The Greeks, although full of mind, were no less strangers to their own responsibilities; so much so, that of themselves, like dogs and horses, they would not have ventured upon the most simple games. In a classical sense, it is an undisputed thing that everything comes to the people from without.

"The Greeks, naturally full of spirit and courage, had been early cultivated by kings and colonies who had come from Egypt. From them they had learned the exercises of the body, foot races, and horse and chariot races.... The best thing that the Egyptians had taught them was to become docile, and to allow themselves to be formed by the laws for the public good."

Fenelon.--Reared in the study and admiration of antiquity, and a witness of the power of Louis XIV., Fenelon naturally adopted the idea that mankind should be passive, and that its misfortunes and its prosperities, its virtues and its vices, are caused by the external influence which is exercised upon it by the law, or by the makers of the law. Thus, in his Utopia of Salentum, he brings the men, with their interests, their faculties, their desires, and their possessions, under the absolute direction of the legislator. Whatever the subject may be, they themselves have no voice in it--the prince judges for them. The nation is just a shapeless mass, of which the prince is the soul. In him resides the thought, the foresight, the principle of all organisation, of all progress; on him, therefore, rests all the responsibility.

In proof of this assertion, I might transcribe the whole of the tenth book of "Telemachus." I refer the reader to it, and shall content myself with quoting some passages taken at random from this celebrated work, to which, in every other respect, I am the first to render justice.

With the astonishing credulity which characterizes the classics, Fenelon, against the authority of reason and of facts, admits the general felicity of the Egyptians, and attributes it, not to their own wisdom, but to that of their kings:--

"We could not turn our eyes to the two shores, without perceiving rich towns and country seats, agreeably situated; fields which were covered every year, without intermission, with golden crops; meadows full of flocks; labourers bending under the weight of fruits which the earth lavished on its cultivators; and shepherds who made the echoes around repeat the soft sounds of their pipes and flutes. 'Happy,' said Mentor, 'is that people which is governed by a wise king.'.... Mentor afterwards desired me to remark the happiness and abundance which was spread over all the country of Egypt, where twenty-two thousand cities might be counted. He admired the excellent police regulations of the cities; the justice administered in favour of the poor against the rich; the good education of the children, who were accustomed to obedience, labour, and the love of arts and letters; the exactness with which all the ceremonies of religion were performed; the disinterestedness, the desire of honour, the fidelity to men, and the fear of the gods, with which every father inspired his children. He could not sufficiently admire the prosperous state of the country. 'Happy,' said he, 'is the people whom a wise king rules in such a manner.'"

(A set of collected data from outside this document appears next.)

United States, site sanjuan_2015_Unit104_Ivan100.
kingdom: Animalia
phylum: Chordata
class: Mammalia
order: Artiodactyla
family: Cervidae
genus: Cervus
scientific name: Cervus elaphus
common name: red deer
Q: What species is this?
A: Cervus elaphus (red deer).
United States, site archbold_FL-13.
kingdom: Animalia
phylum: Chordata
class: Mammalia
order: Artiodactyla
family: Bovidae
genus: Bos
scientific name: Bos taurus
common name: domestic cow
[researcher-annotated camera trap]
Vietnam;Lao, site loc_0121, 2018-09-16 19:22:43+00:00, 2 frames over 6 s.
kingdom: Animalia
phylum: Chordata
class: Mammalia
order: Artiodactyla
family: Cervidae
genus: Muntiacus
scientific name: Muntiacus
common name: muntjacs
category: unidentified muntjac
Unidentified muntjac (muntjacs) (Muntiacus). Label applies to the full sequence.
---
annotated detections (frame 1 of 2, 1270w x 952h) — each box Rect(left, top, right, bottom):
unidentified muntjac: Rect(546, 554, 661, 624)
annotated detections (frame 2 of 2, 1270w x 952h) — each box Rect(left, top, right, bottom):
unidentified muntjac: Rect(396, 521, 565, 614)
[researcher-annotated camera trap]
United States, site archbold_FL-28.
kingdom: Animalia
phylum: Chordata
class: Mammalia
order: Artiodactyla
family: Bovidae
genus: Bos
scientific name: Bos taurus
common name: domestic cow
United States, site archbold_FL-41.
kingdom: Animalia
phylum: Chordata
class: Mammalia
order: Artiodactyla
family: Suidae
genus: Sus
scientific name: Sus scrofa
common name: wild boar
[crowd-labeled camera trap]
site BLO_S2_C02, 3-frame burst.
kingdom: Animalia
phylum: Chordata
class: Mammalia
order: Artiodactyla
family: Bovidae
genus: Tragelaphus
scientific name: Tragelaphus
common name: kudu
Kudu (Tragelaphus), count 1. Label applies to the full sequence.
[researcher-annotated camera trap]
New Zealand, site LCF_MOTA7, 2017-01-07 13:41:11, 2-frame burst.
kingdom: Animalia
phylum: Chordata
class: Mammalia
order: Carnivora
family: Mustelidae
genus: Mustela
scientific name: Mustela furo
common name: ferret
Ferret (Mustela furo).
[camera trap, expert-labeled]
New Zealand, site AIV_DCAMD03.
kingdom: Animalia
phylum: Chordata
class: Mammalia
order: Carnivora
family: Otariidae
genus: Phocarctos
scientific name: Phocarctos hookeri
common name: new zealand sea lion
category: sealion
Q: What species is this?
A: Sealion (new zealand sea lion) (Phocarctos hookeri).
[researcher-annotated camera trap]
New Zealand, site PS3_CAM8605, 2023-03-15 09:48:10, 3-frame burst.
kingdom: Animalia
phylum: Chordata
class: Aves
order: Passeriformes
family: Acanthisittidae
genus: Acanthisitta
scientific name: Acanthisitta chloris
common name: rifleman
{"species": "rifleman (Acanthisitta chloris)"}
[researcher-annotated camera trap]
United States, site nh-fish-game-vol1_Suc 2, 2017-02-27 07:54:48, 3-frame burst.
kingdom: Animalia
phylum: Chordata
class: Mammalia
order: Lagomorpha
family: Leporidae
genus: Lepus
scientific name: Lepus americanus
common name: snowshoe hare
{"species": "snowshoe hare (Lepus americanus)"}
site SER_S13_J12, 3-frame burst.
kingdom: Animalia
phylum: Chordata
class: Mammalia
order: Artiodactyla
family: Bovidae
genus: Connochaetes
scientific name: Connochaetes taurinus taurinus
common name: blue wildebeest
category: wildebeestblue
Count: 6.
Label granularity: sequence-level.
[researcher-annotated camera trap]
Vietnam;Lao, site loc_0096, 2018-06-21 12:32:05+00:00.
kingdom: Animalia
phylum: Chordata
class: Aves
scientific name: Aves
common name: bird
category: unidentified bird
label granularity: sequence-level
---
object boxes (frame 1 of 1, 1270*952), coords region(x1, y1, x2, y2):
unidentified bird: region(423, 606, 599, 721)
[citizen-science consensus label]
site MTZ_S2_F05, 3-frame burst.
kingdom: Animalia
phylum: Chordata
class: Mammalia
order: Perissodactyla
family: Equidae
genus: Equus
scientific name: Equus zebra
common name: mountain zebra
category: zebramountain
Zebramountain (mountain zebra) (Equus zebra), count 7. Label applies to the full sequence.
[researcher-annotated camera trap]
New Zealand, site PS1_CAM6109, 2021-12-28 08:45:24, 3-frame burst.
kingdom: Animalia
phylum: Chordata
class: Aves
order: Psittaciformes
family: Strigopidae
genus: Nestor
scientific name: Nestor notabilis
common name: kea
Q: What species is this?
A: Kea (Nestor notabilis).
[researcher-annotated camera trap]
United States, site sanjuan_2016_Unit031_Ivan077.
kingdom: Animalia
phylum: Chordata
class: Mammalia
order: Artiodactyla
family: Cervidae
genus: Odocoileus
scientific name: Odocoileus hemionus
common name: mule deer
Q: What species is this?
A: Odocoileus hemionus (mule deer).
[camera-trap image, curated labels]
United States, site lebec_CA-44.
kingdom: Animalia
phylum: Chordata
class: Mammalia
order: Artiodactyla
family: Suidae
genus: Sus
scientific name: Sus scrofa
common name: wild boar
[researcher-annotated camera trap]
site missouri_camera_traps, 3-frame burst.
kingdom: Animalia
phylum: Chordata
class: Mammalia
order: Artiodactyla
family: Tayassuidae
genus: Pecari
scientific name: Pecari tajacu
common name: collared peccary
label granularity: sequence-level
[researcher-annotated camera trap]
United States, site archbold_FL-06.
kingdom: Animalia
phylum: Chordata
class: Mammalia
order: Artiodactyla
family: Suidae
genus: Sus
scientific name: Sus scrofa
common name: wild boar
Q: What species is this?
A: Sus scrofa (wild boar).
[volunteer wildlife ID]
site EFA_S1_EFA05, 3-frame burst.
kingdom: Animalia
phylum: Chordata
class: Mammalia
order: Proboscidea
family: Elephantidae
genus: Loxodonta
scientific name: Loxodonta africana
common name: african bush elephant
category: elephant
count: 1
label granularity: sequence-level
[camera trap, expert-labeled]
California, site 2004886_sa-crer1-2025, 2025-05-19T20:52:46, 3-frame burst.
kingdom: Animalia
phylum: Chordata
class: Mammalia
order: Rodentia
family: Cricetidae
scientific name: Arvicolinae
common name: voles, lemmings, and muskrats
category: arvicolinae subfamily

Fenelon's idyl on Crete is still more fascinating. Mentor is made to say:--

"All that you will see in this wonderful island is the result of the laws of Minos. The education which the children receive renders the body healthy and robust. They are accustomed, from the first, to a frugal and laborious life; it is supposed that all the pleasures of sense enervate the body and the mind; no other pleasure is presented to them but that of being invincible by virtue, that of acquiring much glory.... there they punish three vices which go unpunished amongst other people--ingratitude, dissimulation, and avarice. As to pomp and dissipation, there is no need to punish these, for they are unknown in Crete...... No costly furniture, no magnificent clothing, no delicious feasts, no gilded palaces are allowed."

It is thus that Mentor prepares his scholar to mould and manipulate, doubtless with the most philanthropic intentions, the people of Ithaca, and, to confirm him in these ideas, he gives him the example of Salentum.